### Input data:
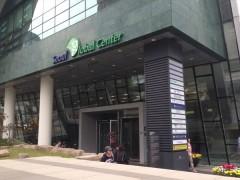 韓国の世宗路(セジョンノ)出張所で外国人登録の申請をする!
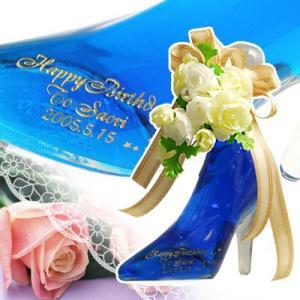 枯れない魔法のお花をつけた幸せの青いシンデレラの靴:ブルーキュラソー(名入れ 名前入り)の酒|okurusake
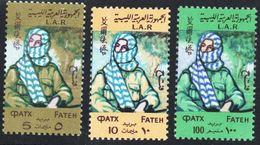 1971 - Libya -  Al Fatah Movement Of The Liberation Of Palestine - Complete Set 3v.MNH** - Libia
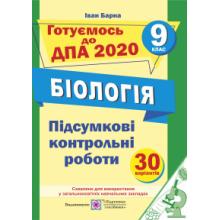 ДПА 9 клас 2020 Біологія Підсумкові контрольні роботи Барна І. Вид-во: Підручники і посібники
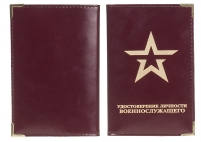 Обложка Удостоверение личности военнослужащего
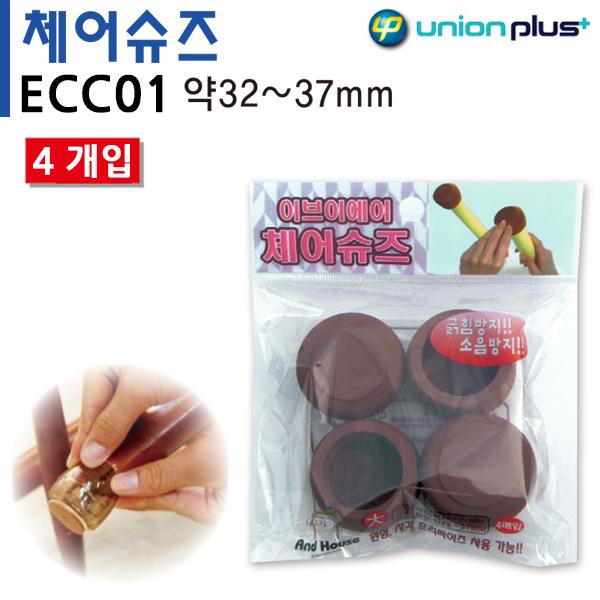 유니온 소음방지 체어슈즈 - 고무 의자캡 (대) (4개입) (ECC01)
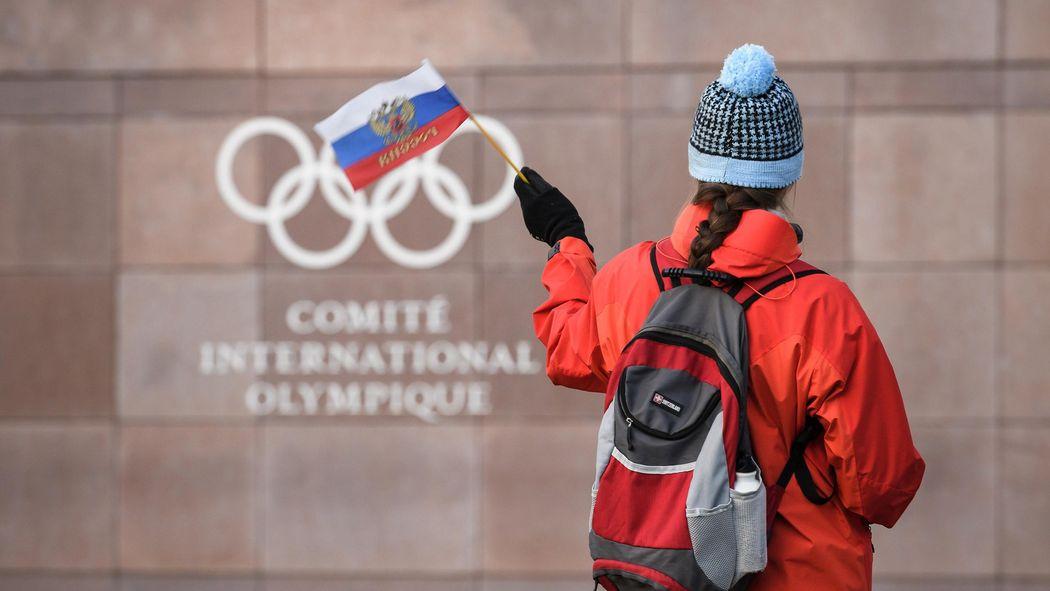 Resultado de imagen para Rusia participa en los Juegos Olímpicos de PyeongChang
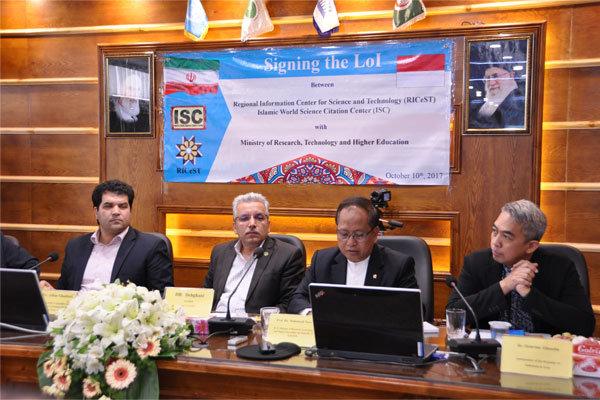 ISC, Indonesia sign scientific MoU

...

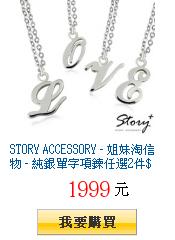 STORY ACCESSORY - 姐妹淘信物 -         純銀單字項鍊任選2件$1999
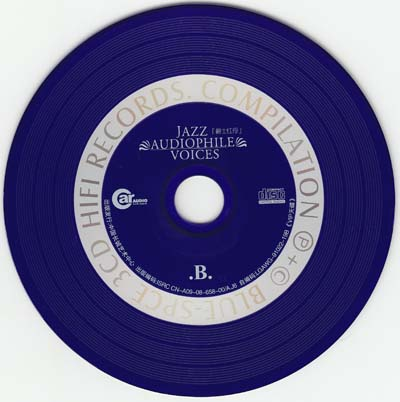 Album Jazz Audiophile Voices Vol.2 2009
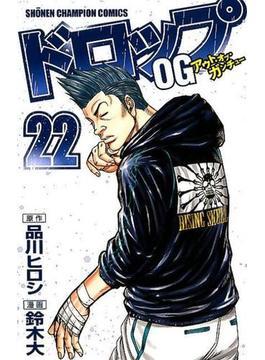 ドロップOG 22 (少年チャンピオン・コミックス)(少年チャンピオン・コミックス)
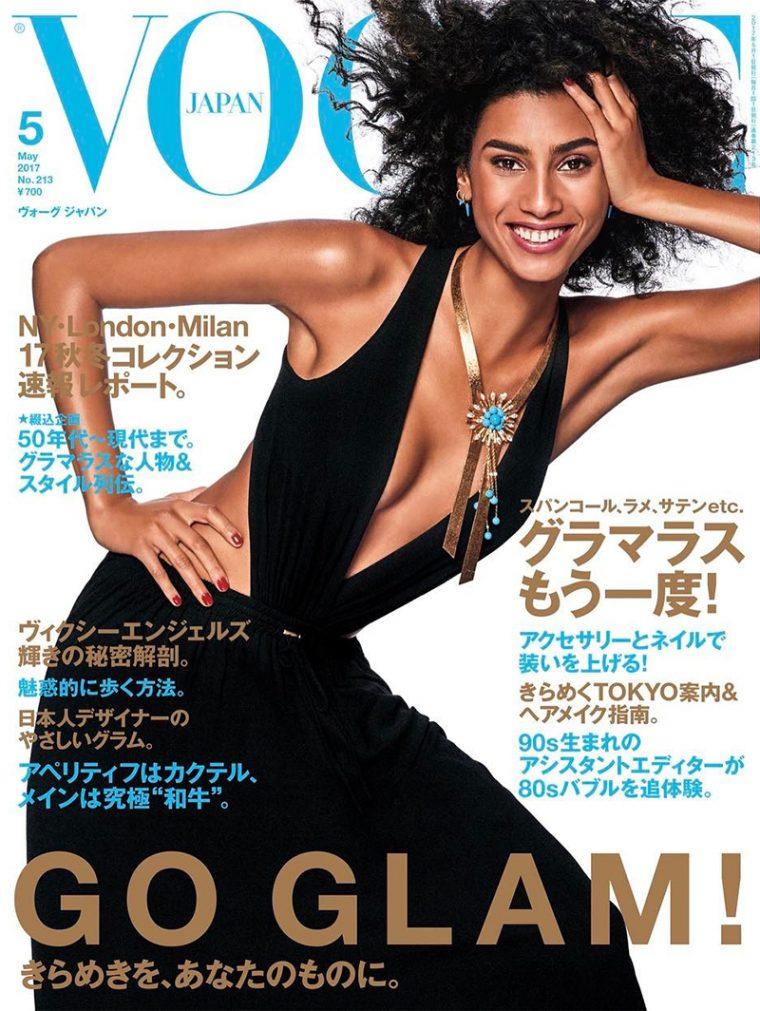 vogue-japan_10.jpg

---

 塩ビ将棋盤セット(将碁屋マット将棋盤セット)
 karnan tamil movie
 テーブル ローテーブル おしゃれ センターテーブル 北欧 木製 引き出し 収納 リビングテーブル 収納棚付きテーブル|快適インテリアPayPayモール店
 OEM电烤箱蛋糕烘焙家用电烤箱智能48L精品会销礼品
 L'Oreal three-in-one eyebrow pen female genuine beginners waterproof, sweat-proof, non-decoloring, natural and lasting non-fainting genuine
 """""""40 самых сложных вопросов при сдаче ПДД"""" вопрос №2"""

### Task to carry out:
Look above for the line with "ДПА 9 клас 2020" and the line with "ISC, Indonesia sign scientific MoU", then copy them and all lines in between exactly as written, and only those, without any pictures.

### Problem solution:
 ДПА 9 клас 2020 Біологія Підсумкові контрольні роботи Барна І. Вид-во: Підручники і посібники
 Обложка Удостоверение личности военнослужащего
 유니온 소음방지 체어슈즈 - 고무 의자캡 (대) (4개입) (ECC01)
 Resultado de imagen para Rusia participa en los Juegos Olímpicos de PyeongChang
 ISC, Indonesia sign scientific MoU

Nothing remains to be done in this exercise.